The art of establishing a strong online presence is an essential one for modern small business owners. Yahoo spoke exclusively with Deluxe Corporation Vice President of Small Business Engagement Tim Carroll on May 14 regarding several ways that small businesses can harness the power of social media to increase their sales and build a solid reputation among consumers.
I know you’re a master of social media and small businesses. What are some things business owners can do to generate buzz?
Carroll: Small business owners do a remarkable job of the hardest part of generating buzz and word of mouth: they have great products and they create great relationships with their customers. What we want them focusing on right now is, as you’re out there creating buzz with your day to day business, what happens next? We know customers have many more options to read reviews online and do a lot more research before engaging. So we’re advising small business owners to make sure you’re getting your best customers online first and writing great reviews about you and sharing you with their networks.
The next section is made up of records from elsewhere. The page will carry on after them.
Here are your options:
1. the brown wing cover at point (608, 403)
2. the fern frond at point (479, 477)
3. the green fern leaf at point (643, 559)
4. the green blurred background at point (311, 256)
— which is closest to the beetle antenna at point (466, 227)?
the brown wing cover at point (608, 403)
Also make sure you understand where you rank in the search engines, and if you’re not getting the rankings you expect on keywords, making sure that you’re findable. Because if you do a wonderful job of driving word of mouth and customers are hearing about you and can’t find you online, you’re really leaving cash on the table by not converting that into an opportunity.
In terms of search engine optimization, where is that today? I know that was a really big thing 15 to 20 years ago, but it seems to have gone by the wayside. How can small business owners make sure they’re optimized properly?
Carroll: I think it’s less about keywords and more about engagement; showing interaction with consumers… We really encourage small businesses to ensure that they’ve got fresh content on the site that really is relevant to what they think customers are looking for, that they have as much rich media as they can, whether it’s video or photos, and just keep making sure that the content’s fresh. We don’t want small business owners to game the search engines. We want them to have legitimate relationships with their customers.
I have a friend who’s starting a business from the ground up. She makes tutus for little girls. How would you suggest she go about promoting herself as a small business?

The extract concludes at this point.